Moreover, the growing threat of arsenic poisoning has made the lives of thousands of women, men, and children miserable. Existing evidence suggests that the incidence of sickness is almost 20 percent higher for households that lack piped water and sanitary toilet facilities. Poorer women get up earlier than men to queue up for water and take advantage of the dark while using communal or hanging and other types of toilets that hardly have any arrangement for privacy. As a result they become more vulnerable to health hazards than men do. Existing estimates on morbidity (Rahman 1999, Afsar 1999a) suggest that urban poor women in their youth (15-24) and at the middle of their reproductive age cycle (30-44) suffer from greater morbidity than their male counterparts in the same age group. Rural women aged between 30 and 44 years were also found to be more vulnerable in terms of morbidity than their male counterparts.

Country Briefing Paper-Women in Bangladesh Existing taboos and prejudices regarding disease and food, which in turn affect health, are prevalent. In general, rural people of all ages and sex suffer from harmful taboos and prejudices but women suffer more, because these taboos are mostly related with reproductive diseases and women have lesser information exposure and education than men.

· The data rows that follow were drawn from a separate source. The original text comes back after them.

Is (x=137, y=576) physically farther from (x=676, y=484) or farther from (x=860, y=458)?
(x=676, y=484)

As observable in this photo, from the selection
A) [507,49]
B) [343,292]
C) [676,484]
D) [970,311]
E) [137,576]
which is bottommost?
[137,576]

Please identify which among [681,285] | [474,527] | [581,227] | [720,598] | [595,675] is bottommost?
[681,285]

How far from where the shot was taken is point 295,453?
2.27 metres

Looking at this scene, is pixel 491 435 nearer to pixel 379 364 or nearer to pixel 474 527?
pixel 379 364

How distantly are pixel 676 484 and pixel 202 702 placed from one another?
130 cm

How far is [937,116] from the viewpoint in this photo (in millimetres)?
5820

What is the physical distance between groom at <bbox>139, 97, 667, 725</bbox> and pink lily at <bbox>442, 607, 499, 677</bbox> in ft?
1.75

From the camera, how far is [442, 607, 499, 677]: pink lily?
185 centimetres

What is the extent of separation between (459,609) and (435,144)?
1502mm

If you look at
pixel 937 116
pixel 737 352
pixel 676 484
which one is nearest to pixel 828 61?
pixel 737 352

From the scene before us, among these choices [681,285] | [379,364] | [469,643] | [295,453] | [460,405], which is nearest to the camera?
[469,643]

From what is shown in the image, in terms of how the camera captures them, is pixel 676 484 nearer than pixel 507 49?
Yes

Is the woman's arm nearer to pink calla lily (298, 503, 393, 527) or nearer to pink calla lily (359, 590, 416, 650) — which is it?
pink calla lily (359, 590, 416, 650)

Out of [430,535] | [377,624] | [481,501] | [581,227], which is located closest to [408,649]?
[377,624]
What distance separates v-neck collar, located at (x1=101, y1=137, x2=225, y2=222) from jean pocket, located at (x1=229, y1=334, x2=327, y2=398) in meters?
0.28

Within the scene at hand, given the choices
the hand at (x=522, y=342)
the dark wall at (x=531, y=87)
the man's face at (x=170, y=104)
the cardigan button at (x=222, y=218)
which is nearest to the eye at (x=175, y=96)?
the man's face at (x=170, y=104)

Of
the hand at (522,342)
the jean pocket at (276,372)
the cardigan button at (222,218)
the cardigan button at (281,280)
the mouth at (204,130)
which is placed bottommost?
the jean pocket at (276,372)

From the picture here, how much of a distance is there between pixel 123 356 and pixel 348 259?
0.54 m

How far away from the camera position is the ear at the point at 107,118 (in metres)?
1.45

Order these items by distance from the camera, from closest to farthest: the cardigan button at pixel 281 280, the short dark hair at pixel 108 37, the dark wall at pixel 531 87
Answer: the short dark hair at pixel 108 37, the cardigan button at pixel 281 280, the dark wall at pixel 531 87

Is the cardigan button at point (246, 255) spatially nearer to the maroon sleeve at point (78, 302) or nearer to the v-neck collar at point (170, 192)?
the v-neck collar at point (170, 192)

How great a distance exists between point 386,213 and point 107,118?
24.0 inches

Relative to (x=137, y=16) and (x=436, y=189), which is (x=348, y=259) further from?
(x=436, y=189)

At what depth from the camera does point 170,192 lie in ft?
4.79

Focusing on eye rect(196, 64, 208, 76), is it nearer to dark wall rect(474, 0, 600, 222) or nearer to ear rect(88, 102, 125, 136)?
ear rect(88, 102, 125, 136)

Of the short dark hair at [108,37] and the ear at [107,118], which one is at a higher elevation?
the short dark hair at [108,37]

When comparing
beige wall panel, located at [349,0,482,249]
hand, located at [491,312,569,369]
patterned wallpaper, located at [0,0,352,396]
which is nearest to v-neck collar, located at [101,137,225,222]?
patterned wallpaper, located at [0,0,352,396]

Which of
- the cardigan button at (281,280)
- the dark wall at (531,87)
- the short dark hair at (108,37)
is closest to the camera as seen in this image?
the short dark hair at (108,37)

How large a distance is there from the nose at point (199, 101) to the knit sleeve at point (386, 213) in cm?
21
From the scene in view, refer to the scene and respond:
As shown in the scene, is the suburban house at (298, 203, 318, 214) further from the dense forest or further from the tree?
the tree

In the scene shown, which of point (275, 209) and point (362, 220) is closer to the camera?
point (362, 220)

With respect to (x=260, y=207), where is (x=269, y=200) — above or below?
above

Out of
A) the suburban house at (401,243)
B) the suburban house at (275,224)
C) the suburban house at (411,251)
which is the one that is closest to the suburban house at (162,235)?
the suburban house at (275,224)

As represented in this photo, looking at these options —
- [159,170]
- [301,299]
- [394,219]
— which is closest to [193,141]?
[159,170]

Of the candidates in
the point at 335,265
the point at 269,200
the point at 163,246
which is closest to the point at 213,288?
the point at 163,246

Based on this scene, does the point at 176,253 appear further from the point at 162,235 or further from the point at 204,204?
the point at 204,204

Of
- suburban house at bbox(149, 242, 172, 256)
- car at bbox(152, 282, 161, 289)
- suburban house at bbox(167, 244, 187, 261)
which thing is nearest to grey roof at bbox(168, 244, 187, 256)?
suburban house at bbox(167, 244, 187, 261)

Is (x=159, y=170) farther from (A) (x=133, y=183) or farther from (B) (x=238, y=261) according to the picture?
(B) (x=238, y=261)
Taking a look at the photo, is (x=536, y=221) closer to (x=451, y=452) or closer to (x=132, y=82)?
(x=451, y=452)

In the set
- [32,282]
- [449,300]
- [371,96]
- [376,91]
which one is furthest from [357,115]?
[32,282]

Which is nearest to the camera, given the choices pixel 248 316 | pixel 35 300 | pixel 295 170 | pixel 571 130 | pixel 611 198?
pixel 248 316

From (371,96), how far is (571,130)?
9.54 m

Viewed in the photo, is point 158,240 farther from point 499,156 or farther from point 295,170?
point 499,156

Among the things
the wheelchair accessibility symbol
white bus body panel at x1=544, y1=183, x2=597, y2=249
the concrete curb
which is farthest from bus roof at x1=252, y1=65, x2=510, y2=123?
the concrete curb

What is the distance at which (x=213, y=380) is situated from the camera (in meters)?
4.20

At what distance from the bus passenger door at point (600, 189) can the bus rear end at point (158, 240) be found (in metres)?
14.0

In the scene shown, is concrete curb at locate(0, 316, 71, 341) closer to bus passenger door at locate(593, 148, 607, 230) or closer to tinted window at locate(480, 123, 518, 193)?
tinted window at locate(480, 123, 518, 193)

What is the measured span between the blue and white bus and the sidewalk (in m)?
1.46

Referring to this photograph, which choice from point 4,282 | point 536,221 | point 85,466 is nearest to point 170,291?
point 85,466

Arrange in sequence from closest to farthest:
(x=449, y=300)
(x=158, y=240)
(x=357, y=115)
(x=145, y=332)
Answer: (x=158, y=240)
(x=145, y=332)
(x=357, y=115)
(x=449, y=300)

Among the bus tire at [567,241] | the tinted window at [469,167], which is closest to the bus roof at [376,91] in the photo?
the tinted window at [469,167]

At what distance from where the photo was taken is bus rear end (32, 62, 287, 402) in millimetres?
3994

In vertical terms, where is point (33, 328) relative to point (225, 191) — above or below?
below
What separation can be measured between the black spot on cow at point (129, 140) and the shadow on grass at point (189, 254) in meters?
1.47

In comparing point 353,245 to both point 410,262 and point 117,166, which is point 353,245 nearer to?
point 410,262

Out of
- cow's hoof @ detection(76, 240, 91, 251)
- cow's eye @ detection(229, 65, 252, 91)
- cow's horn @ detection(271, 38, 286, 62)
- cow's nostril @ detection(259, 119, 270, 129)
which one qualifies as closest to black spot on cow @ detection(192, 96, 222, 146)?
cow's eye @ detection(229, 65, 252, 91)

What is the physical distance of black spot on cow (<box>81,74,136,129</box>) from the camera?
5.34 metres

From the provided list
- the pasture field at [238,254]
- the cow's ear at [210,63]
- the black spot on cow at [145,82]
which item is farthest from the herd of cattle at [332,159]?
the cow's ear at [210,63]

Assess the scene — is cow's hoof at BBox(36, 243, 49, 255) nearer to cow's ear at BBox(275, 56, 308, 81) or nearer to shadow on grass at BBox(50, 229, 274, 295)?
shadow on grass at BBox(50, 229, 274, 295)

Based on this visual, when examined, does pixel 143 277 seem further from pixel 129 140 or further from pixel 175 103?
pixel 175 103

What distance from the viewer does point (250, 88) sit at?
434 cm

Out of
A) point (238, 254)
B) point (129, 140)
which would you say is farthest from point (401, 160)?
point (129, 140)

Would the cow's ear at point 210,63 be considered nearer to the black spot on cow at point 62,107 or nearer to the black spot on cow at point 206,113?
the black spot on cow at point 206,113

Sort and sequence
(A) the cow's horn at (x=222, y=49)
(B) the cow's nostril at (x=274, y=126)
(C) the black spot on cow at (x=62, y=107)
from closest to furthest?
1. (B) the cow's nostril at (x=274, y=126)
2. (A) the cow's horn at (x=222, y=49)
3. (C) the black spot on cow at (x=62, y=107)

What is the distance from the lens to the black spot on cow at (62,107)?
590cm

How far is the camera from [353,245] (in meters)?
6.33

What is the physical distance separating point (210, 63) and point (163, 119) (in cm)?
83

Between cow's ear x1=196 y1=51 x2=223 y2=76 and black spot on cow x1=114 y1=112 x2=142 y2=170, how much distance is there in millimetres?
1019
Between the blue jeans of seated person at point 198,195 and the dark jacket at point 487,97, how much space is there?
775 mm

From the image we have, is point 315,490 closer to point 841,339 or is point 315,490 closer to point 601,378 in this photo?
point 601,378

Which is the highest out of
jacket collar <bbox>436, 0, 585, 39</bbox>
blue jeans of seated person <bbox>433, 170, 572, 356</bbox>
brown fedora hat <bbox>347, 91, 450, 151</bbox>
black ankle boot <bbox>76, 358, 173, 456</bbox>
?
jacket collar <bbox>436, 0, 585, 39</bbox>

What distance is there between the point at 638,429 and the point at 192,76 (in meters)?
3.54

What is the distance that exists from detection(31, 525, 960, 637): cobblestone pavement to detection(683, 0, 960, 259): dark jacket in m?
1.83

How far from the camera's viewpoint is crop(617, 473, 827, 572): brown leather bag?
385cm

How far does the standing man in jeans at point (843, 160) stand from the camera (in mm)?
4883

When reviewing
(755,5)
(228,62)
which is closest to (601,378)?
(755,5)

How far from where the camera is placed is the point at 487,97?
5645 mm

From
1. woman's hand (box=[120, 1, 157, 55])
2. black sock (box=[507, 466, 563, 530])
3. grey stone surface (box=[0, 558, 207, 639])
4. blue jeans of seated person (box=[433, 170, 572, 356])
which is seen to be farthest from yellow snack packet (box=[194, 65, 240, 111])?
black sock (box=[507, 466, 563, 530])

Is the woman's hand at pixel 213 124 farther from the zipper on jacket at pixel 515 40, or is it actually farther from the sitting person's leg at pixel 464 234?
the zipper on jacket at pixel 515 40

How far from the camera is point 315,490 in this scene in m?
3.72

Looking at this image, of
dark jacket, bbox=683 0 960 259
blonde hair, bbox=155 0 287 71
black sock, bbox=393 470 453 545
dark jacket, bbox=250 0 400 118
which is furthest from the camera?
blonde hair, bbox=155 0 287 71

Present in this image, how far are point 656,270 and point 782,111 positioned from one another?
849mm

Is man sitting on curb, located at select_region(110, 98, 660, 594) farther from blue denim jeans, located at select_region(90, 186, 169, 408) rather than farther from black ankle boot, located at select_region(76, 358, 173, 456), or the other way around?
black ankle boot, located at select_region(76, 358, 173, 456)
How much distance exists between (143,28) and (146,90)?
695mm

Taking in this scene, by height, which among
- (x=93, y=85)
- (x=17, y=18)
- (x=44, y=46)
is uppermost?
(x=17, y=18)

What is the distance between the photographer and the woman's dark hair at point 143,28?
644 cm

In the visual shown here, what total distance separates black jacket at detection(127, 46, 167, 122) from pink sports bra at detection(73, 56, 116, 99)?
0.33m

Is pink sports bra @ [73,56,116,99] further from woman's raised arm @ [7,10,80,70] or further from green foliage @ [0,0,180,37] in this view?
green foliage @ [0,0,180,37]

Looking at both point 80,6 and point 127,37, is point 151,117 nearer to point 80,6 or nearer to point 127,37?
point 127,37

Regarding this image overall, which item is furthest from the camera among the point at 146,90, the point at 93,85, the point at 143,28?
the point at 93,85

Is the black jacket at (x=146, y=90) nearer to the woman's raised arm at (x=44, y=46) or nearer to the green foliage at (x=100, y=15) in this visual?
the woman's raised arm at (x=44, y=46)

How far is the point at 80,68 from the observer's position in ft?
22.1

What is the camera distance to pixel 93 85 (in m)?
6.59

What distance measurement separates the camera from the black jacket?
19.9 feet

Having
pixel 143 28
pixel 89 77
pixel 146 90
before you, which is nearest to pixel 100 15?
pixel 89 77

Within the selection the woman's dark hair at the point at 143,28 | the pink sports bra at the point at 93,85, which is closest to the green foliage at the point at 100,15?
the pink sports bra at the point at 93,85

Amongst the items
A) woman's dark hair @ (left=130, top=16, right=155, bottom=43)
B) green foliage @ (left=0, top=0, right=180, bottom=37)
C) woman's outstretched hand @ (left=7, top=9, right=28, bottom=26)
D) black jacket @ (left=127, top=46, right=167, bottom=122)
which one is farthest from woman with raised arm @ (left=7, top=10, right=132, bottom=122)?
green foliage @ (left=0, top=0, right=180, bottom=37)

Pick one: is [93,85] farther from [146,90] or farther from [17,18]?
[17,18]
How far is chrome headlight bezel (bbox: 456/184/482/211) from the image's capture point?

Health Infrastructure and Bias in Health Program Physical infrastructure for public and reproductive health exists only in rural areas but services are extremely inadequate. Occupancy rates at 31-bed thana health centers are below 50 percent and only 15 percent of the sick seek treatment from government hospitals for current sickness. Government-run hospitals and health centers often lack drugs, nursing care, and equipment. Pharmacies are the major place where female readymade garment workers seek treatment. In villages and towns people also seek treatment from private doctors (Afsar and Baker 1999). Family planning programs mainly target women. Though family planning programs have enjoyed remarkable success in increasing the contraception prevalence rate, concerns exist in relation to the quality of services, the scope of exercising women's reproductive rights and choices, and male participation in family planning programs. Reproductive health services are mainly concentrated towards fertility control programs, ignoring women's overall reproductive health concerns.

Facilities related to education such as the "Food for Education" stipend scheme for girls up to Class 8, which exist in rural areas, do not exist in urban areas. The girl child's access to primary education and nonformal education are generally constrained by a number of factors that include:

(i) The domestic demand for girls' labor is more regular and generally higher than that for boys of the same age group. While boys become economically active at the age of seven and eight, it has also been observed that parents make special efforts to keep sons in school.

(ii) Despite the Government's efforts to encourage girls in education by providing free schooling at the primary level, and scholarships and food at the secondary level, it is found that some private costs associated with travel, stationery, examination fees, and clothing (particularly for girls) are beyond the means of poor households.